If USCIS approves the applicant’s petition for EB-3 immigrant visa classification, he is eligible for the INA 245(k) exemption because the applicant’s immigration violations totaled 92 days.

Special considerations

 

Please note if one enters the US with an advance parole document (following an I-131 approval), they are not considered to be “admitted,” but rather they are considered to be “paroled.”  This technical distinction is important because reentry based on a parole or advance parole does not restart the clock for the purposes of section 245(k).
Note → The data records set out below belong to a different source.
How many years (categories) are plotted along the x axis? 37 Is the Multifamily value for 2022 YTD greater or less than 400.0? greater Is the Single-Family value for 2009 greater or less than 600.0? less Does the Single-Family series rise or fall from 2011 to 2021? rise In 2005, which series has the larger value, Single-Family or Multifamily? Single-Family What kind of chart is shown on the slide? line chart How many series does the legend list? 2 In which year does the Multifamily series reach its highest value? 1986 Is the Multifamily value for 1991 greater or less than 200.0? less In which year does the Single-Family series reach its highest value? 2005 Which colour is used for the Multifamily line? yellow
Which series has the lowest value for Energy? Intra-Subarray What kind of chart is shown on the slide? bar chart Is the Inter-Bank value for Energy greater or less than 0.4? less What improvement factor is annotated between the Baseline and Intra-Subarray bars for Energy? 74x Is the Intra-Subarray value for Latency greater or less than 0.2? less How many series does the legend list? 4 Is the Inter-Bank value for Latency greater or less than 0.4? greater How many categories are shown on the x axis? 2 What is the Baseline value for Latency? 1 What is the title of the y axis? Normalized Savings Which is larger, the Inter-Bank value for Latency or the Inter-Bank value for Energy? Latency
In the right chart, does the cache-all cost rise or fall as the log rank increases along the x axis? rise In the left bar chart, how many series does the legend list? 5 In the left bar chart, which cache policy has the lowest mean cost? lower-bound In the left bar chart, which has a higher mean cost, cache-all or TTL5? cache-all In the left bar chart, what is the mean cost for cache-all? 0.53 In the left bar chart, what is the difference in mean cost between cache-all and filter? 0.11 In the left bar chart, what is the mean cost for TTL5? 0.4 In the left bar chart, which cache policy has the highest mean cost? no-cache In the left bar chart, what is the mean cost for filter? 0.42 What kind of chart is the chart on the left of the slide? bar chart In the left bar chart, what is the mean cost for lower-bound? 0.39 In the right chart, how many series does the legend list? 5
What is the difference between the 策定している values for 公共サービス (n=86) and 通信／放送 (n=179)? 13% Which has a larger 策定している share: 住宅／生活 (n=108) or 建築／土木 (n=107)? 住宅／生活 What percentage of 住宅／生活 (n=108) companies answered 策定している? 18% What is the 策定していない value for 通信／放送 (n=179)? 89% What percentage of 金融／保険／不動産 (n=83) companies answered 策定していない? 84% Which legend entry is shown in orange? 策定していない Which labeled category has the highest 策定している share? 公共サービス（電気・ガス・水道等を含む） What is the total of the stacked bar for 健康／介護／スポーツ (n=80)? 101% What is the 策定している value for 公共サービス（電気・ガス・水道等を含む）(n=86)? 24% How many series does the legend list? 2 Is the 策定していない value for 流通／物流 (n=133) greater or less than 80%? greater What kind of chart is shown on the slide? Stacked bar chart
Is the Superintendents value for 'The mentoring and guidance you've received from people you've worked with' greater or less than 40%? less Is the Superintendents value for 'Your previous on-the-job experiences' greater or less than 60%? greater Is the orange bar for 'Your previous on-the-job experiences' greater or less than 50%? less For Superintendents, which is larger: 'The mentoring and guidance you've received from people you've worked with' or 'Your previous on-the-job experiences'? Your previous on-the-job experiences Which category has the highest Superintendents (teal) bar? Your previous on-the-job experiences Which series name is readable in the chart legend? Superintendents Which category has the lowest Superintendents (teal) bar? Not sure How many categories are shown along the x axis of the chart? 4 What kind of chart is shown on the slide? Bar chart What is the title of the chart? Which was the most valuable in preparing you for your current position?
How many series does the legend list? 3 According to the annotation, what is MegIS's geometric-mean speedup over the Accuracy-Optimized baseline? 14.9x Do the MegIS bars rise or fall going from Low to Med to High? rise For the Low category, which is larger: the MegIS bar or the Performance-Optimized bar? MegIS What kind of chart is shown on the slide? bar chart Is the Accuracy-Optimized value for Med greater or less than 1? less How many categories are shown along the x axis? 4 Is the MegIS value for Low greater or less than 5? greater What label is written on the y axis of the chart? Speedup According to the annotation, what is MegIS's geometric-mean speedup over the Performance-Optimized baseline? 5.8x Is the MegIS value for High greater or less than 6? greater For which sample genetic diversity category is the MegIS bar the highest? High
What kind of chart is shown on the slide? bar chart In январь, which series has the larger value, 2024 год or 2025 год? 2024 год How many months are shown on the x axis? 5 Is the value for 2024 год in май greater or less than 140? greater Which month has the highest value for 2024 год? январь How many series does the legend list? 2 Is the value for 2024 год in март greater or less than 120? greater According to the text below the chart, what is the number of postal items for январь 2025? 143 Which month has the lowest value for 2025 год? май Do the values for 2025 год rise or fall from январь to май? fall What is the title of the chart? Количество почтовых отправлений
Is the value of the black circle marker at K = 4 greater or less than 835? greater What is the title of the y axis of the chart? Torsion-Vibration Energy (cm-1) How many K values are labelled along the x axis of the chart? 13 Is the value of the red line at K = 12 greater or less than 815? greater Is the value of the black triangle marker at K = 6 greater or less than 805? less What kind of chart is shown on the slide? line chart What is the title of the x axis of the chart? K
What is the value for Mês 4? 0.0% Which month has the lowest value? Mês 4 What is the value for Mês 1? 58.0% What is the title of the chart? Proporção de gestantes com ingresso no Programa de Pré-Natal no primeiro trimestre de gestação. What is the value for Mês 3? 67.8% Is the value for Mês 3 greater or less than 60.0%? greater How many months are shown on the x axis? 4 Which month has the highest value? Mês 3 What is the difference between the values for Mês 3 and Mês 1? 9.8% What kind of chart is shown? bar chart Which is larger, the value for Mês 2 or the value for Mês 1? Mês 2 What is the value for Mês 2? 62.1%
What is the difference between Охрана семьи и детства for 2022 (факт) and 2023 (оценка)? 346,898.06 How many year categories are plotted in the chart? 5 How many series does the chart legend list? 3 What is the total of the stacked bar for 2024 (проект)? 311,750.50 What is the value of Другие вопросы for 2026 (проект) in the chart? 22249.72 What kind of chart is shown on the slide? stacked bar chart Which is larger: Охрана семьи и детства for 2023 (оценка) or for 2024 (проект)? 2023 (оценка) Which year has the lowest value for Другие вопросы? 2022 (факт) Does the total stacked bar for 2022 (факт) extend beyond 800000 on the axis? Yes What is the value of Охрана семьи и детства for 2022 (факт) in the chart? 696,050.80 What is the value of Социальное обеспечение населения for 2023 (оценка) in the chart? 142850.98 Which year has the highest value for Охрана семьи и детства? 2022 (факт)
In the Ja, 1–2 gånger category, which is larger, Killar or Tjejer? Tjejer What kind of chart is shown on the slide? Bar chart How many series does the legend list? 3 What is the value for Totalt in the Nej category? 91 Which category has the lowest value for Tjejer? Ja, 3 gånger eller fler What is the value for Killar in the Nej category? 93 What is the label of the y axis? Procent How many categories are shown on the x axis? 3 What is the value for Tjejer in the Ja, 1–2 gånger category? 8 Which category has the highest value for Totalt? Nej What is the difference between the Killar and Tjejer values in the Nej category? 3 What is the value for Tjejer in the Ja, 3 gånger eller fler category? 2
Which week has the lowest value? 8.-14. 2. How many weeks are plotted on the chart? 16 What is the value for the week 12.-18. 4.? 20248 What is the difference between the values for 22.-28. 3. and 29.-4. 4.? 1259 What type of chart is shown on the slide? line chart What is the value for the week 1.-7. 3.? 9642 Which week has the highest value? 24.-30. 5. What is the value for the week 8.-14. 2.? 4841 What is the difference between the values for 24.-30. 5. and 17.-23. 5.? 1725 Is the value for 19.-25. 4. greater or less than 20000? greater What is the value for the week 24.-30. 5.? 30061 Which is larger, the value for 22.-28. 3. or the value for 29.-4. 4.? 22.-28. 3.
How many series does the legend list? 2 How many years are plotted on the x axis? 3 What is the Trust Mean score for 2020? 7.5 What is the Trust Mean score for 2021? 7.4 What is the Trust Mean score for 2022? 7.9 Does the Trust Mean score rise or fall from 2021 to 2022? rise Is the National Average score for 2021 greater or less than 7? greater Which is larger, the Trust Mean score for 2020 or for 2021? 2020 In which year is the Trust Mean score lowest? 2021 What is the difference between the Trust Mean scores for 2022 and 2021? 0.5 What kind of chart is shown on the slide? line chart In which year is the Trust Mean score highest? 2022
Filing an I-485 adjustment of status application will bring to an end one’s failure to maintain status.  However, it won’t do the same for unauthorized employment.  Unauthorized employment ends only with the approval of an I-765 application.

Finally, a reinstatement of F-1 or J-1 status cures time out of or in violation of status for the particular period of time covered by the reinstatement. One does not have to count the same time against the 180-day period.

In conclusion, Section 245(k) may be a determinative legal provision and should be explored in complex adjustment cases with short status gaps or work authorization violations. 

 

Copyright. Judy J. Chang, Esq. All Rights Reserved. 11/07/2022

The information contained in article is provided for general information only and should not serve as a substitute for legal advice.